THE EXERCISE ▸ Copy the listing below word for word, leaving out the pictures.

STORED ROWS ▸
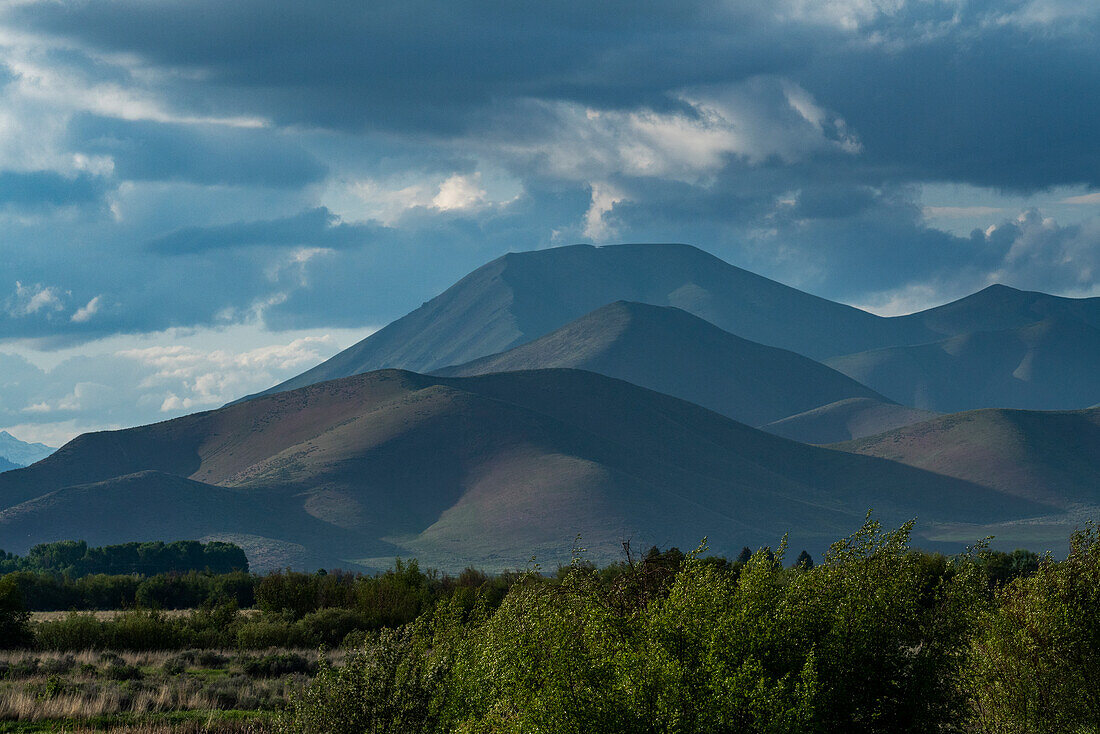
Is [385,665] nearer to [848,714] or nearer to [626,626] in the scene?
[626,626]

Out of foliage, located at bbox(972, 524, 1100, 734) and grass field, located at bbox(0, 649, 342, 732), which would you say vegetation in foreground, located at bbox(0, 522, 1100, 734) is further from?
grass field, located at bbox(0, 649, 342, 732)

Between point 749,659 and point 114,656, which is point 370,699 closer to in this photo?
point 749,659

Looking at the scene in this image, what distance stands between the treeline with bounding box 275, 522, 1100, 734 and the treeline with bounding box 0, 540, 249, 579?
14878 cm

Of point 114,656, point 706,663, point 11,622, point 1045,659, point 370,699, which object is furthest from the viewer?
point 11,622

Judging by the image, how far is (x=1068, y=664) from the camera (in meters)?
20.3

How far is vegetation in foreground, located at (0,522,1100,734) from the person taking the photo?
1472 centimetres

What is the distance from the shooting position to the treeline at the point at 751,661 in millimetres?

TASK RESULT ▸
Is [385,665] nearer to [848,714] or nearer to [626,626] in the scene?
[626,626]

Out of foliage, located at bbox(972, 524, 1100, 734) and grass field, located at bbox(0, 649, 342, 732), which would you say vegetation in foreground, located at bbox(0, 522, 1100, 734) is further from?
grass field, located at bbox(0, 649, 342, 732)

Between point 749,659 and point 114,656, which is point 370,699 closer to in this photo?
point 749,659

Looking at the scene in this image, what distance stands between the treeline with bounding box 275, 522, 1100, 734 and the treeline with bounding box 0, 540, 249, 579?
14878 cm

Of point 114,656, point 706,663, point 11,622, point 1045,659, point 370,699, which object is furthest from the viewer?
point 11,622

Judging by the image, how far is (x=1068, y=664) from the camera (in meters)?
20.3

How far is vegetation in foreground, located at (0,522,1100,734) from the person taking the photo?
1472 centimetres

What is the distance from the shooting position to the treeline at the point at 751,661 in millimetres?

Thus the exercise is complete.